** Begin **

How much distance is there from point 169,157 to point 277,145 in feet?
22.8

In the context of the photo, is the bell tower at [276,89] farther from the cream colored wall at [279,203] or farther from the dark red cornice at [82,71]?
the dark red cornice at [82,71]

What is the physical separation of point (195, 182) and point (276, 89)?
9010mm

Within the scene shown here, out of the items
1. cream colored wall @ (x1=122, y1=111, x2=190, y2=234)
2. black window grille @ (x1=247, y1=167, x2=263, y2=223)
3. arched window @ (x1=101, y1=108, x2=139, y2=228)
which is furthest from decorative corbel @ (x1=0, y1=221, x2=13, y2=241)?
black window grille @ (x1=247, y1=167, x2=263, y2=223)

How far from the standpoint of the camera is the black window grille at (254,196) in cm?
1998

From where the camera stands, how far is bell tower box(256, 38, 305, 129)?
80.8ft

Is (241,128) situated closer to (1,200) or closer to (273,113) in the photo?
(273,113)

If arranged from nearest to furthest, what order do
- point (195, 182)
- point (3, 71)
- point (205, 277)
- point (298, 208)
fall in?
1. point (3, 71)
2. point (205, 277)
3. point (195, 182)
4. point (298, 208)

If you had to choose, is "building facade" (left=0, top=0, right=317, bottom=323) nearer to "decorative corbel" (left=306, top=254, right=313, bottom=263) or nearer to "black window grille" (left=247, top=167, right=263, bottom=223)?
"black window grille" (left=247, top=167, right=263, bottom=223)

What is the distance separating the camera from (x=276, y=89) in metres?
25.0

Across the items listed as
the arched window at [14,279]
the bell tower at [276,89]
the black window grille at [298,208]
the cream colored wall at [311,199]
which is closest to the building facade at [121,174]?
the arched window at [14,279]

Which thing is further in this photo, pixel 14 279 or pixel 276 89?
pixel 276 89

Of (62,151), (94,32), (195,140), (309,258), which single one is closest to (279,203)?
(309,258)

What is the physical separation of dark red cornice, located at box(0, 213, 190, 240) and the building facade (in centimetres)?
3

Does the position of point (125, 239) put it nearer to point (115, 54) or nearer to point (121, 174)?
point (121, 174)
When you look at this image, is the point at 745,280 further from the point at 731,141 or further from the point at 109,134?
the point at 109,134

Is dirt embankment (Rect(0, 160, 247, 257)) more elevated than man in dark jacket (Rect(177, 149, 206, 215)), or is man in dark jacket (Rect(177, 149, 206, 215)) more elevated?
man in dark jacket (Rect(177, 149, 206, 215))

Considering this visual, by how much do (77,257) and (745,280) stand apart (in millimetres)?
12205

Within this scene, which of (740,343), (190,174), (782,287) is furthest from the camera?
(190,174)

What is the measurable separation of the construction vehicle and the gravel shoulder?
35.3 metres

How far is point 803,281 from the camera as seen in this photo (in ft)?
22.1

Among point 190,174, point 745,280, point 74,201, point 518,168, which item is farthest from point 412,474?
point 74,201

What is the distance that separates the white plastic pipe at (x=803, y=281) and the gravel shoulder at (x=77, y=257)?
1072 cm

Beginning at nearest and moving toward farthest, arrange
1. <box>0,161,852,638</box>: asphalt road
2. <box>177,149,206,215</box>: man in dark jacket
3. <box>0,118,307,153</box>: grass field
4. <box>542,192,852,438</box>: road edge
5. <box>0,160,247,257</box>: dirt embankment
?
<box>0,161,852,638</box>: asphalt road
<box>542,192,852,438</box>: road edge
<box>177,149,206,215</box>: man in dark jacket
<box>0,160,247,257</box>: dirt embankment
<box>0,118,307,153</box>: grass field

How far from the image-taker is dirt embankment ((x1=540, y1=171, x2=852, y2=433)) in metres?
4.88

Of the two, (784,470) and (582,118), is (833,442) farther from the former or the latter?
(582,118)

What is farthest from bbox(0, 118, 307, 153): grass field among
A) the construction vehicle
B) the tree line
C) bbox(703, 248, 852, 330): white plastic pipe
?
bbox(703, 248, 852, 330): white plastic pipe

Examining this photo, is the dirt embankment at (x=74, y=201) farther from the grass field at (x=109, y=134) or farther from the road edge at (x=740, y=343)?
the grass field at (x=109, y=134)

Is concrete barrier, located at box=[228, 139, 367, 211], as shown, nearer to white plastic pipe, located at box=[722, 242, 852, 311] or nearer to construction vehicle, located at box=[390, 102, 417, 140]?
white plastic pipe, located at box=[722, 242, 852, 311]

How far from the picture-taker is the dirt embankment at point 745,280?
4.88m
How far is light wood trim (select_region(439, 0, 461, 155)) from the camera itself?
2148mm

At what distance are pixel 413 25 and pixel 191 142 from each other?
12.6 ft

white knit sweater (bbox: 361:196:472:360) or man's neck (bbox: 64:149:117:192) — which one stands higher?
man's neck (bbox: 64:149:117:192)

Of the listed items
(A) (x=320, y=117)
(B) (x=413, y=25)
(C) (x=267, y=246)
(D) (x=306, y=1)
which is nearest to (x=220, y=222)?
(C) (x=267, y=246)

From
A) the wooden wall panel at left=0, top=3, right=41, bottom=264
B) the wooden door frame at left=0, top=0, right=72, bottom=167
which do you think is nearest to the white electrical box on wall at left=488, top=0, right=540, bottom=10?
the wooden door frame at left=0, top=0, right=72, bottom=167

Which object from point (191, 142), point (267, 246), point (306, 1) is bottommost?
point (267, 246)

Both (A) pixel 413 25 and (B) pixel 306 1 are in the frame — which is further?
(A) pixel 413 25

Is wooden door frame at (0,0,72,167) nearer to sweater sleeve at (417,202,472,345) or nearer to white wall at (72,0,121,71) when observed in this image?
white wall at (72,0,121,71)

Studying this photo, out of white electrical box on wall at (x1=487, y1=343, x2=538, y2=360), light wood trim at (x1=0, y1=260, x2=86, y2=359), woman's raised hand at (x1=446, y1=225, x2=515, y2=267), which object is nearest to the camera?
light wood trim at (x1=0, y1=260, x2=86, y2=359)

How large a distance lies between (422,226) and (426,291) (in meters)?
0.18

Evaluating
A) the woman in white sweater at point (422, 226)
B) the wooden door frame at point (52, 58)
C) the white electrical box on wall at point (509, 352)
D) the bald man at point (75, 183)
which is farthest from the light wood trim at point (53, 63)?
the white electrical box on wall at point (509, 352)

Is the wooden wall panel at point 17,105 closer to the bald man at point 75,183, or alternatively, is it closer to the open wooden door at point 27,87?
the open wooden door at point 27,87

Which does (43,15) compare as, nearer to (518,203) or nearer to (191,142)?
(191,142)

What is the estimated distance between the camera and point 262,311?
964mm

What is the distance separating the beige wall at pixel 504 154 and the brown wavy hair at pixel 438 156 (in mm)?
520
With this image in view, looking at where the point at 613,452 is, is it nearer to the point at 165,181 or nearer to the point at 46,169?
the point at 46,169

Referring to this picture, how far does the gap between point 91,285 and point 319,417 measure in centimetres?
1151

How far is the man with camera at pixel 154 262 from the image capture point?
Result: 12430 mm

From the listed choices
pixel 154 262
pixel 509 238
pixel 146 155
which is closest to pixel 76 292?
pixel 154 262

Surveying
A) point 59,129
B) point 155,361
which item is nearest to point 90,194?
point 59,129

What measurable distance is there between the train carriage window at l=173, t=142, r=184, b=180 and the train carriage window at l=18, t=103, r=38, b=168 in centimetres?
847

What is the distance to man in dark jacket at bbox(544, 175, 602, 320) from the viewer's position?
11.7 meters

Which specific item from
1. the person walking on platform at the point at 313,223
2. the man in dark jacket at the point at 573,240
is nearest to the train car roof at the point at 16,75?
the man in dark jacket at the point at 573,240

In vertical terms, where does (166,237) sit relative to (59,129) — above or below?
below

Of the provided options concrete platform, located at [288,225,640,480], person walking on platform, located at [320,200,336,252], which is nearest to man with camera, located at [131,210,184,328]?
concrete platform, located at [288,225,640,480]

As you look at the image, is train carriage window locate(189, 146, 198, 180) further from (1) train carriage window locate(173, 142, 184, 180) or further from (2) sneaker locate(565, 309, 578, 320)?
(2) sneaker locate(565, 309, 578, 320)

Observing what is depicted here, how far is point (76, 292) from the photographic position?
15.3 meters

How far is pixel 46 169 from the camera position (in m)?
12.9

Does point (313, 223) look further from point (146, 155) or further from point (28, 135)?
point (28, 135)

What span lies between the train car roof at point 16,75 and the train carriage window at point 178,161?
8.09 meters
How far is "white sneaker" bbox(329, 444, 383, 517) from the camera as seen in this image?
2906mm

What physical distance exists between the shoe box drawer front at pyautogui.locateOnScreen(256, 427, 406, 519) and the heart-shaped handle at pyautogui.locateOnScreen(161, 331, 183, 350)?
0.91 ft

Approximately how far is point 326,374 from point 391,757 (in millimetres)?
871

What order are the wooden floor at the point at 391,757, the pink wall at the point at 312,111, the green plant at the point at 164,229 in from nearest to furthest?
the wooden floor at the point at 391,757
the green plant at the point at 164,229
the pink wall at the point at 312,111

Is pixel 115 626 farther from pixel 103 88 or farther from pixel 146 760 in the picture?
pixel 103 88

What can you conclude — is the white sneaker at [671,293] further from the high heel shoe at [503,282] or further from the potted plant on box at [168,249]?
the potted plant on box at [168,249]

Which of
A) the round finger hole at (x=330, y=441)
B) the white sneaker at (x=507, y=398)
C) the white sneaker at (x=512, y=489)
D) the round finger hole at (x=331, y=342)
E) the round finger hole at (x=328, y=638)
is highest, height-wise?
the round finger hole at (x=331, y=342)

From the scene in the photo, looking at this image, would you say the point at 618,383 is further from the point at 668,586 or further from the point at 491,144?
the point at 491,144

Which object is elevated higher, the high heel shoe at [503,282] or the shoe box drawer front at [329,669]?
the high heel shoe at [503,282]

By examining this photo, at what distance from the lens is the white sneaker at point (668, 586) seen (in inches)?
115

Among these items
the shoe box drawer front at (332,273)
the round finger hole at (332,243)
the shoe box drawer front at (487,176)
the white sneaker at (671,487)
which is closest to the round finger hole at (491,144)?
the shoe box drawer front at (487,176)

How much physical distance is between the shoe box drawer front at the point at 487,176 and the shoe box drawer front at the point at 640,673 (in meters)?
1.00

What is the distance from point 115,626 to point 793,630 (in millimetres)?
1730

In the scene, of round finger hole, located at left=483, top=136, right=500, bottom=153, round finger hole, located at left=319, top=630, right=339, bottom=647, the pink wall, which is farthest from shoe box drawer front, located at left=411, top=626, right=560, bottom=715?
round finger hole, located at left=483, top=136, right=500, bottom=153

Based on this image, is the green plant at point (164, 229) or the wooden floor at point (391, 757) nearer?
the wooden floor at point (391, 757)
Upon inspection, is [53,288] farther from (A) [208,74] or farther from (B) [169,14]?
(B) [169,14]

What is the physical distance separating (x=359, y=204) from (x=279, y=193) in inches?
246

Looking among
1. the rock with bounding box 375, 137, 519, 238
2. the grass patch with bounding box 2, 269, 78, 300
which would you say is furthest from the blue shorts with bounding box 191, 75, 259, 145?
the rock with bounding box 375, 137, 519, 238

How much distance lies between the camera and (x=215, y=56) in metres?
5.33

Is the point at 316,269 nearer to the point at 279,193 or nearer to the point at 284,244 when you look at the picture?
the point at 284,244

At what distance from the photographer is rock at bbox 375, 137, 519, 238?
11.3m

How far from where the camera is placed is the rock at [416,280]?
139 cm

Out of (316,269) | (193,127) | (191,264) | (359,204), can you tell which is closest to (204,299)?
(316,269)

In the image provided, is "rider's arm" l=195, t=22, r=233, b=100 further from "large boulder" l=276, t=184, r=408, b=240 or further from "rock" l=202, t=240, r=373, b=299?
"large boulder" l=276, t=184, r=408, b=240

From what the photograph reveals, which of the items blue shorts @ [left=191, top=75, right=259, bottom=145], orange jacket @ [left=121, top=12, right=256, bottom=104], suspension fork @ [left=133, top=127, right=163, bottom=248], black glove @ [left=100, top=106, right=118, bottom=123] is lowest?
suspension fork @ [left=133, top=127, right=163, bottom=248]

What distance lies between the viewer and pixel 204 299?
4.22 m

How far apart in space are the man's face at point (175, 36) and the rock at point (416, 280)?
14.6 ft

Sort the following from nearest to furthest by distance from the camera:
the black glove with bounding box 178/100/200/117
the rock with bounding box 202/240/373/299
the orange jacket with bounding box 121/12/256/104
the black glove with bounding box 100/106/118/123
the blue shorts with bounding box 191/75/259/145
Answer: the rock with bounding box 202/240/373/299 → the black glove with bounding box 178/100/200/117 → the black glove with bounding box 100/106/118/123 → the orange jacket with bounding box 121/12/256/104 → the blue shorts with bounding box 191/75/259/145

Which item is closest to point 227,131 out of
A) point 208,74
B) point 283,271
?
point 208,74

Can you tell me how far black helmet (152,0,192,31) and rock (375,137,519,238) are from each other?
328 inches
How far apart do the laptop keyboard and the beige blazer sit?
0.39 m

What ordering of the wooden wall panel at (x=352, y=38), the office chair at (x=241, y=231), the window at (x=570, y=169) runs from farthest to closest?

** End **

- [What you will do]:
Transcribe the records above exactly, but only from the line that contains "Which item is closest to point 227,131 out of" through their final line, inclusive.

- [Solution to the problem]:
Which item is closest to point 227,131 out of
A) point 208,74
B) point 283,271
?
point 208,74

Can you tell me how far black helmet (152,0,192,31) and rock (375,137,519,238) are from each other?
328 inches
How far apart do the laptop keyboard and the beige blazer sit?
0.39 m

What ordering of the wooden wall panel at (x=352, y=38), the office chair at (x=241, y=231), the window at (x=570, y=169) runs from farthest to closest?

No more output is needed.